Italy’s new interior minister Matteo Salvini has laid out a three-point program to deal with Italy’s migrant crisis, which he calls simple common sense.
The first point of Salvini’s action plan, he declared in a tweet Thursday, “is to increase the number of repatriation centers so that immigrants can be housed there rather than wandering the streets causing confusion.”
In past months undocumented immigrants have been involved in a series of incidents, some of which have been serious, which undoubtedly influenced voters in the March 4 national elections.
The most notorious of the incidents involved three Nigerian asylum seekers arrested by Italian police earlier this year for the murder of the brutal murder of Pamela Mastropietro, an 18-year-old whose dismembered remains were found inside two suitcases outside Macerata in central Italy in early February.
Shortly after the murder, law enforcement officials arrested Innocent Oseghale, a 29-year-old Nigerian drug dealer, and afterward discovered blood-stained clothes, large kitchen knives, a cleaver, and other items belonging to the murdered woman in the man’s apartment.
For his second point, Salvini—who is also the head of the League party—said he would “reduce the number of arrivals,” a promise he made repeatedly during the election campaign. “Sealing Italy’s borders” became a mantra of the League leader as a first step toward curbing immigration.
In recent days, migrant arrivals from North Africa have once again picked up, with some 2,000 African migrants arriving on Italian shores in one 48-hour period in late May.
People smugglers have begun channeling migrants through Tunisia instead of Libya, which has been all but shut down.
— Thomas D. Williams (@tdwilliamsrome) May 29, 2018
Earlier this week, Salvini had strong words for Tunisia, accusing the North African nation of “exporting convicts,” to Italy, which provoked a reaction of “profound astonishment” from the Tunisian government.
The third point in Salvini’s plan is “increasing the number of deportations,” another central plank in his electoral platform.

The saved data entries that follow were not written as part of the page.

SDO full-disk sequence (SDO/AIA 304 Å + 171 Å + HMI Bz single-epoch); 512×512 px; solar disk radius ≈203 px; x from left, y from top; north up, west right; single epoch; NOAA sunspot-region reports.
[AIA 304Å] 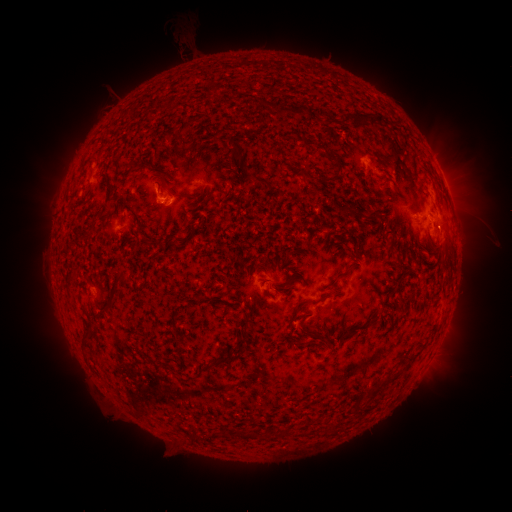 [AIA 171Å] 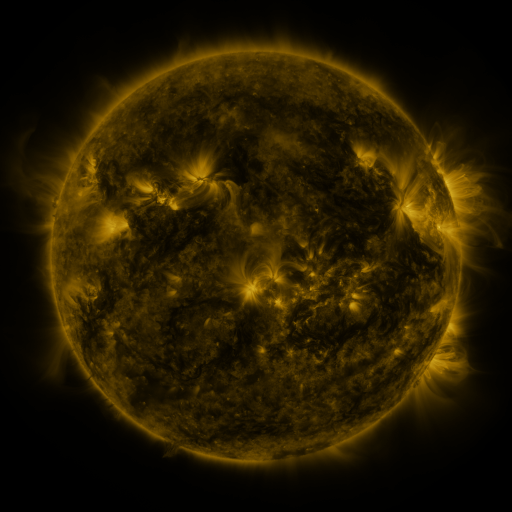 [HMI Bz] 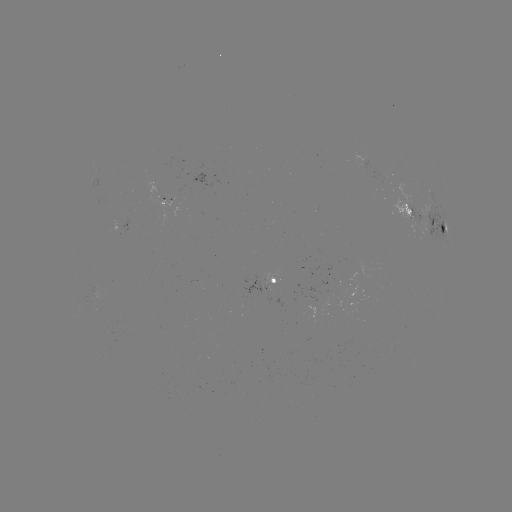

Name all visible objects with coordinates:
spotted active region: (429, 222)
spotted active region: (125, 228)
spotted active region: (273, 281)
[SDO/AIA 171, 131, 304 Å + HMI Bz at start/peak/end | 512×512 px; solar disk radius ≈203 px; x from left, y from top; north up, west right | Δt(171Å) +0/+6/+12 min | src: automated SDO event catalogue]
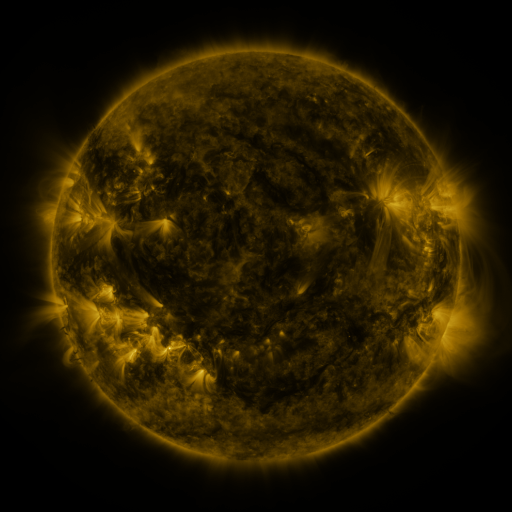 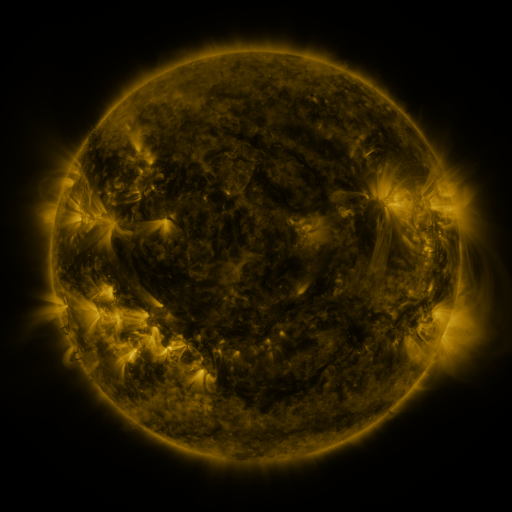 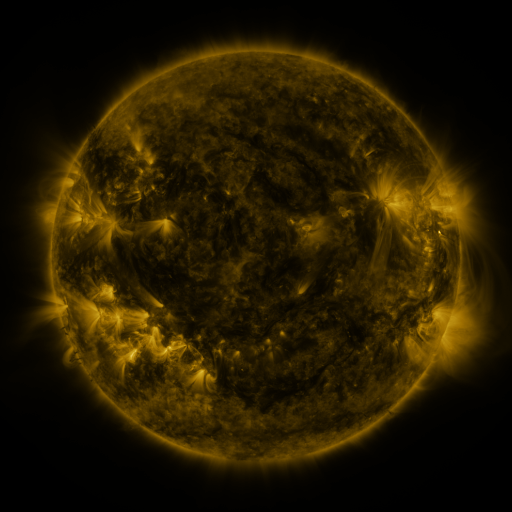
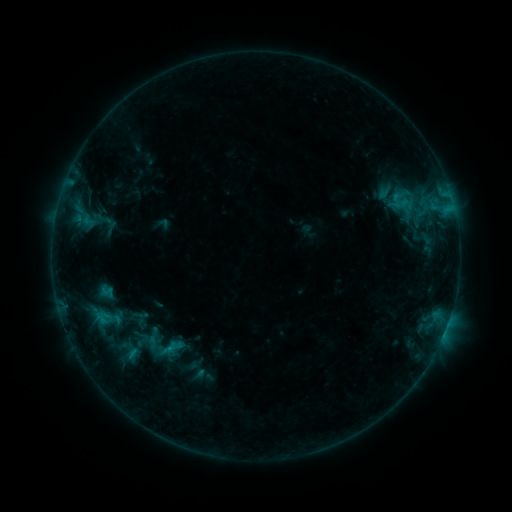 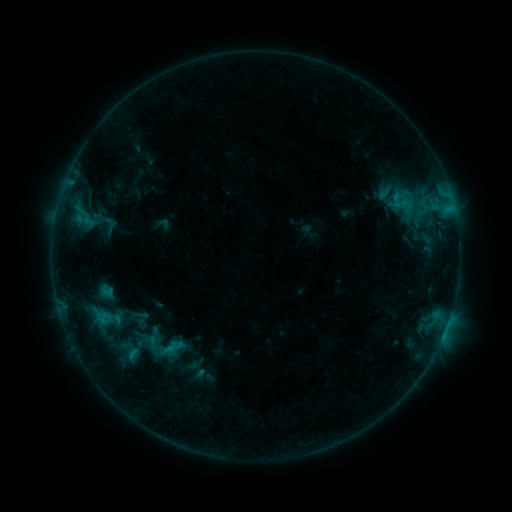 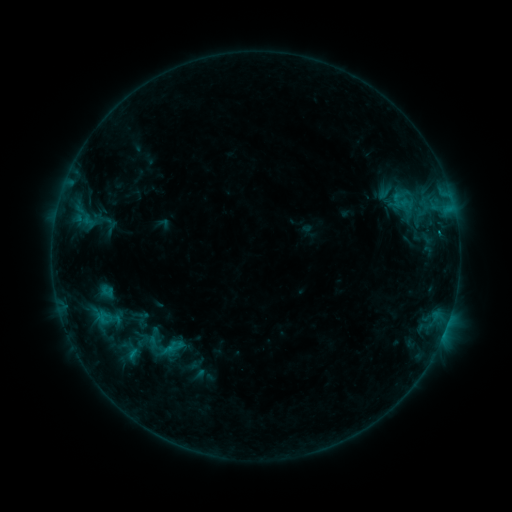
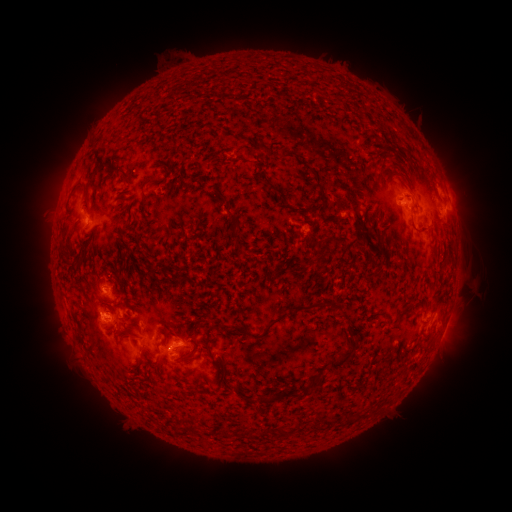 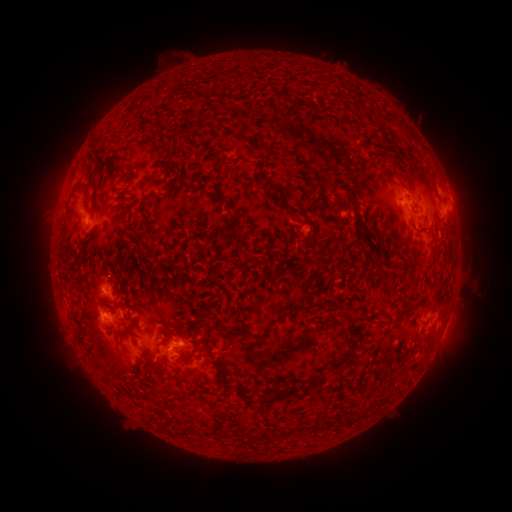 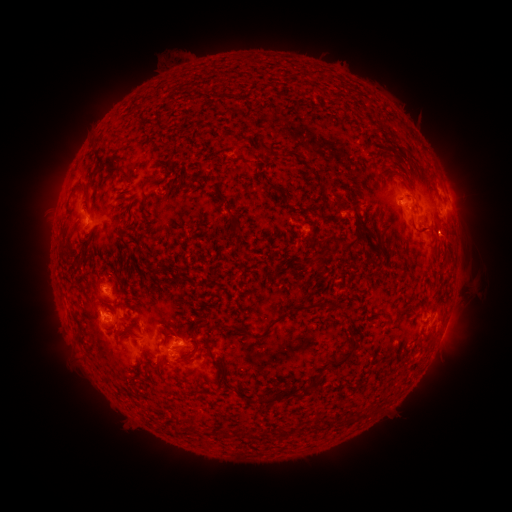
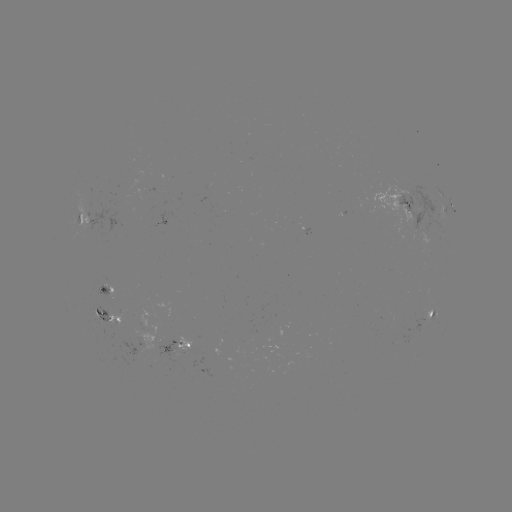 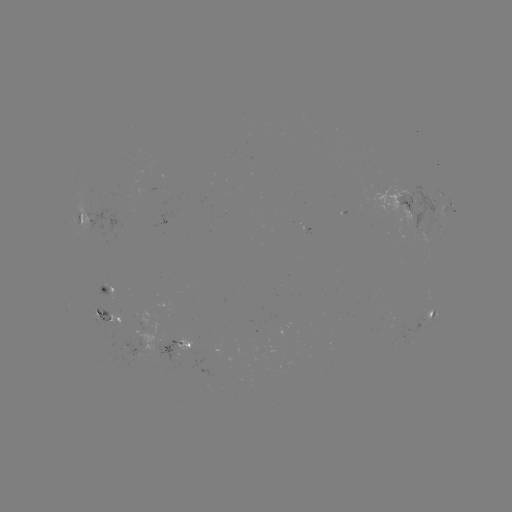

During the campaign, in fact, Salvini spoke of expelling a half million migrants, just under the total of 600,000 who have entered Italy in the past four years.
After outlining his three points, Salvini was quick to offer assurances to legal immigrants, promising them they have “nothing to fear.”
Mr. Salvini has responded to criticisms that refer to his immigration platform as “hard line,” insisting that it is merely “common sense.”